Tugas yang Dikerjakan: Kutip kata demi kata bagian teks tentang gedung Loge de Vriendschap, mulai dari "Wednesday, November 6, 2019" sampai "kanan pintu masuk.".

Wednesday, November 6, 2019

LOGE DE VRIENDSCHAP VAN SOERABAIA CAGAR BUDAYA INDONESIA YANG TERLUPAKAN

Gedung Loge de Vriendschap pada tahun 1800an dengan tahun 2018

PROLOG
KENANGAN
KEPADA PENDONOR GEDUNG INI
B.H.J. van CATTENBURCH
MENINGGAL 29 AGUSTUS 1881
Dapat diartikan bahwa gedung dari Loge de Vriendscap merupakan gedung milik B.H.J. van Cattenburch yang disumbangkan kepada perkumpulan Vriendscap sebagai tempat berkumpul. 

Prasasti ini terletak disamping kanan pintu masuk.
 
Warga Surabaya sendiri juga mengenalnya dengan nama gedung setan. De Vriendshcap dalam bahasa Indonesia berarti Persahabatan. Loge ini didirikan pada 28 September 1809. Inisiator pendirinya adalah Jacobus Albertus van Middelkop seorang ridder-landdrost (kesatria-penguasa) di Java’s Oosthoek (jawa bagian timur) dan juga pemilik Spookhuis didaerah Banyu Urip sekarang. Loge De Vriendschap juga sering disebut dengan Loge Toendjoengan, karena letaknya yang berada di wilayah Tunjungan depan Hotel Majapahit, pusat bisnis dan berkumpulnya orang-orang Eropa ketika itu. Loge ini didirikan pada masa pemerintahan Herman Willem Daendels (1801-1811) yang juga seorang Mason. Di Surabaya pada masa lalu banyak orang-orang Eropa, diantara Jerman dan Belanda, yang sebagian dari mereka berdarah Yahudi dan menjadi anggota Freemason. Loge De Vriendschap termasuk dari tiga loge terbesar di Hindia Belanda, setelah Loge De Ster in het Oosten di Batavia dan Loge La Constante et Fidale di Semarang.

Isi Data:

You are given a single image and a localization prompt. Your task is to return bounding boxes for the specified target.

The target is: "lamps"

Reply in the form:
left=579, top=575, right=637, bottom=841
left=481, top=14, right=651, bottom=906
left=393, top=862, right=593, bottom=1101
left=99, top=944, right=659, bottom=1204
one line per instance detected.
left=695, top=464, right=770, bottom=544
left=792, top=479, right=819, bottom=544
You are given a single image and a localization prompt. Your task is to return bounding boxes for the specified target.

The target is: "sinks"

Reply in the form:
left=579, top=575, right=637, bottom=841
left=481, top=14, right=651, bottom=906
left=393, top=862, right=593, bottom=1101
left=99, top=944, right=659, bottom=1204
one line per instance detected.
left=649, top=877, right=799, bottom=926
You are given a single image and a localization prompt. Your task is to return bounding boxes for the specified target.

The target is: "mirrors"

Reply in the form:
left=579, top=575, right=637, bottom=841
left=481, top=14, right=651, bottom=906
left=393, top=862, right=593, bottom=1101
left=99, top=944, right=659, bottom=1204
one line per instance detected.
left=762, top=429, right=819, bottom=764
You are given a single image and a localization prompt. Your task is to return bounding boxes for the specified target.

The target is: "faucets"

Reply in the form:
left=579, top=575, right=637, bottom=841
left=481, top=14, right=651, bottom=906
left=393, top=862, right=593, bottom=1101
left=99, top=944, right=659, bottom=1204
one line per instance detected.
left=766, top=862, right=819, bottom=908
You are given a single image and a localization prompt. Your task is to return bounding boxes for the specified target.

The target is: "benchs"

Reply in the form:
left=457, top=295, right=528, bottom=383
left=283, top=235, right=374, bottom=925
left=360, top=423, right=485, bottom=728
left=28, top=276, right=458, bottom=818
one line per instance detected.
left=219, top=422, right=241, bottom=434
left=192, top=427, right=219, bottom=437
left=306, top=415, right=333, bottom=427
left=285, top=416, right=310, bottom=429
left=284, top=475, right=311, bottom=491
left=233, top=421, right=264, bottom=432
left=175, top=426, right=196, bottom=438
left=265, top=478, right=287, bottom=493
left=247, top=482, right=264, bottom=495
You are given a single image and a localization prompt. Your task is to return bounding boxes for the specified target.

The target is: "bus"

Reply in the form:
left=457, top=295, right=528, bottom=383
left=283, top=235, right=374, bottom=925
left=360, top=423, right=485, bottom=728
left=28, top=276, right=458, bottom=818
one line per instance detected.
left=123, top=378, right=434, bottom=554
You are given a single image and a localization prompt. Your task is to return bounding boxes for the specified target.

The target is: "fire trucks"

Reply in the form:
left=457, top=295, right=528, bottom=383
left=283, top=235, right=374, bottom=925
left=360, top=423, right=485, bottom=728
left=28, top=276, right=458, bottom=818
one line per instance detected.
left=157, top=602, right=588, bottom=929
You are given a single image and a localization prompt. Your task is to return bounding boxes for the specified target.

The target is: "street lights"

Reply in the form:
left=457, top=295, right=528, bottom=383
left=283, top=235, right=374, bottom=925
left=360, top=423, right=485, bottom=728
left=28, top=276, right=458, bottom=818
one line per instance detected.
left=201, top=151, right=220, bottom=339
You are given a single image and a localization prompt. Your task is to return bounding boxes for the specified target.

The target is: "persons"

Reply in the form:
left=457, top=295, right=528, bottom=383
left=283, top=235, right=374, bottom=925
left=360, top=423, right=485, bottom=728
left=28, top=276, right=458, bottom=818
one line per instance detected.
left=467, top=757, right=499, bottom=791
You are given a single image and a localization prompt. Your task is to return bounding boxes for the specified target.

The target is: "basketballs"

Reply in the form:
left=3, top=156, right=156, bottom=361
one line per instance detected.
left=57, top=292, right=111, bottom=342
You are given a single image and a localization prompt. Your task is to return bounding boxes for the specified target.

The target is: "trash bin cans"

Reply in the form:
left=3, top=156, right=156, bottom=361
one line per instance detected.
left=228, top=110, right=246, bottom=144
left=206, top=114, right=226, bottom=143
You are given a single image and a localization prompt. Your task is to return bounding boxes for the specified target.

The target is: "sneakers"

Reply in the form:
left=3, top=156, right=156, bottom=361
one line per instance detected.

Jawaban:
Wednesday, November 6, 2019

LOGE DE VRIENDSCHAP VAN SOERABAIA CAGAR BUDAYA INDONESIA YANG TERLUPAKAN

Gedung Loge de Vriendschap pada tahun 1800an dengan tahun 2018

PROLOG
KENANGAN
KEPADA PENDONOR GEDUNG INI
B.H.J. van CATTENBURCH
MENINGGAL 29 AGUSTUS 1881
Dapat diartikan bahwa gedung dari Loge de Vriendscap merupakan gedung milik B.H.J. van Cattenburch yang disumbangkan kepada perkumpulan Vriendscap sebagai tempat berkumpul. 

Prasasti ini terletak disamping kanan pintu masuk.